Yesterday I wrote about the literary restrictions BBC broadcast must inevitably place on the short stories in the National Short Story Competition, but today we witness the BBC imposing a restriction of a different, but maybe not unconnected, kind: political censorship, as Hanif Kureishi calls the cancellation of his short-listed story Weddings and Beheadings 'in the wake of the news that BBC Gaza correspondent Alan Johnston has been killed by a jihadist group'. Kureishi is implied to be furious, and is crying freedom of speech, as authors half-delight in doing on such occasions, knowing full well that if a piece of work is worth banning then it must have hit a true nerve and is probably pretty something.

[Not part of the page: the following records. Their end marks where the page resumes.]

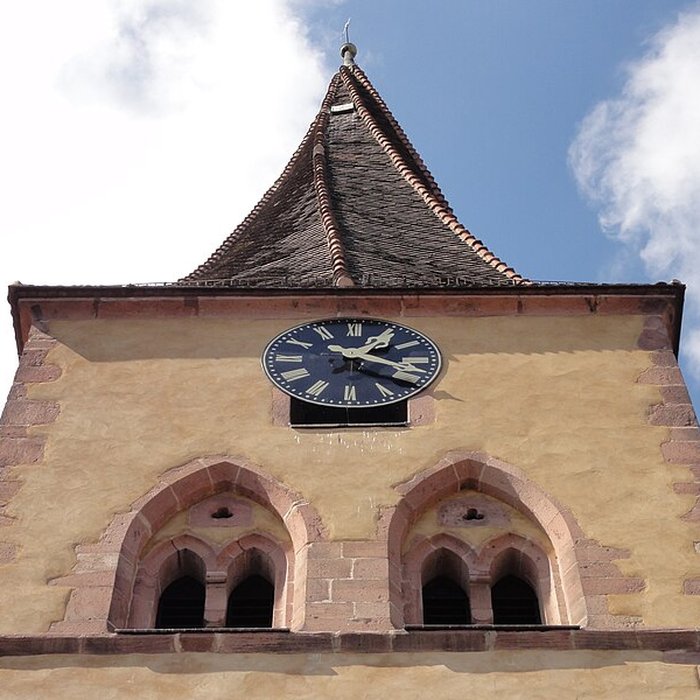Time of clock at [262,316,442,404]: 1:18
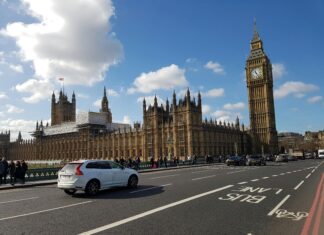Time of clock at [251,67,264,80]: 11:24
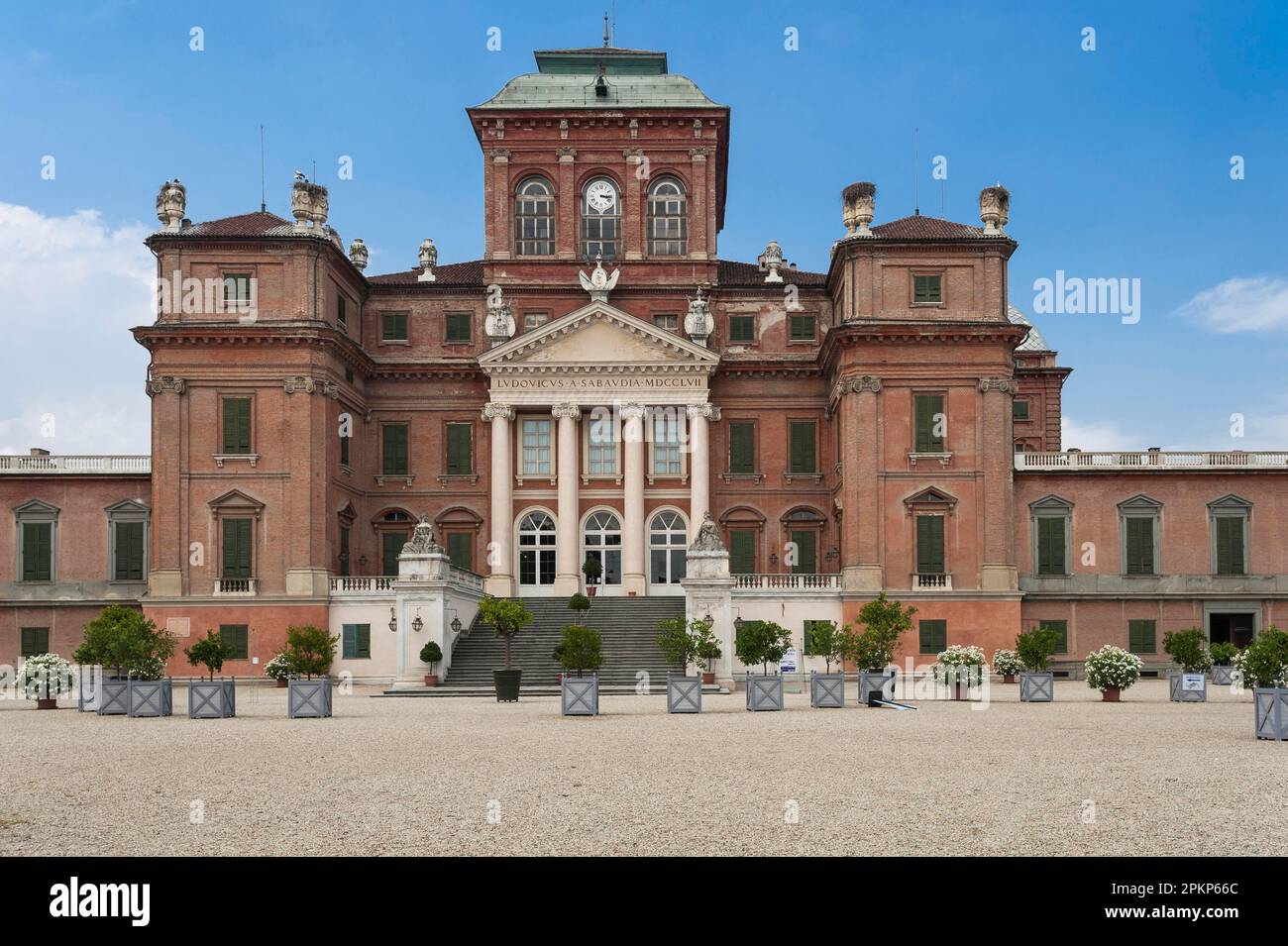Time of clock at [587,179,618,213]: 3:16
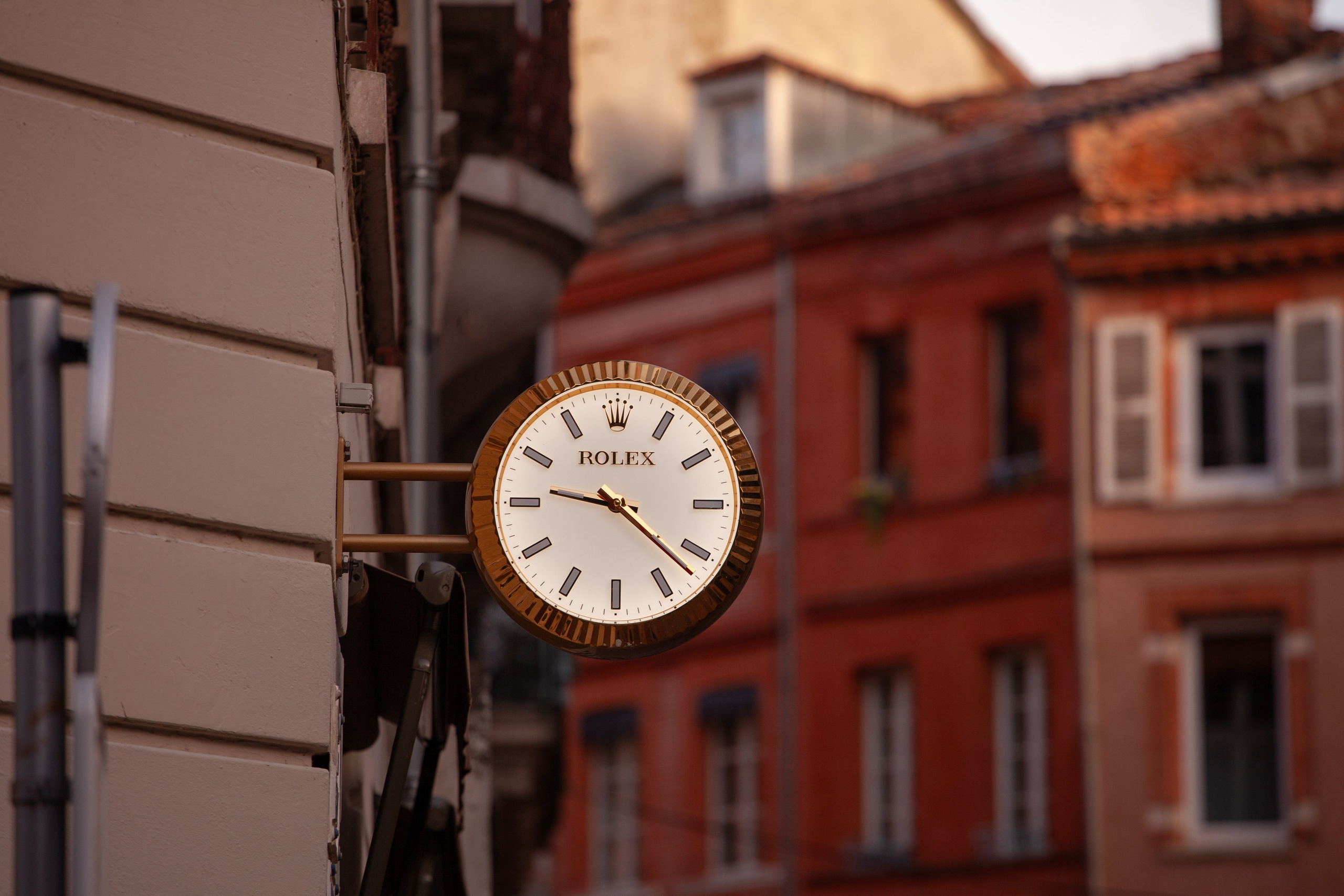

And on this morning's BBC Today programme fellow short-lister Julian Gough, who made clear that his story too has profound political undercurrents, gave somewhat excited and rebellious voice to the idea that forcing literature into marketing time-slots is crazy: 'The art gets mangled going down that pipe.'
You can't hear Jackie Kay talking about her story yesterday, as the links on the BBC website seem in fact to have got mangled. Broadcast yesterday afternoon, it was the beautifully captured perspective of a Glaswegian man in despair and intent on committing suicide but slowly pulling himself together as he gets involved in the practicalities. For me, though, it was less subtle than many of her other stories, and you can just imagine that clever Jackie pitching it, with its single focus and repetitions, specifically for the parameters of radio.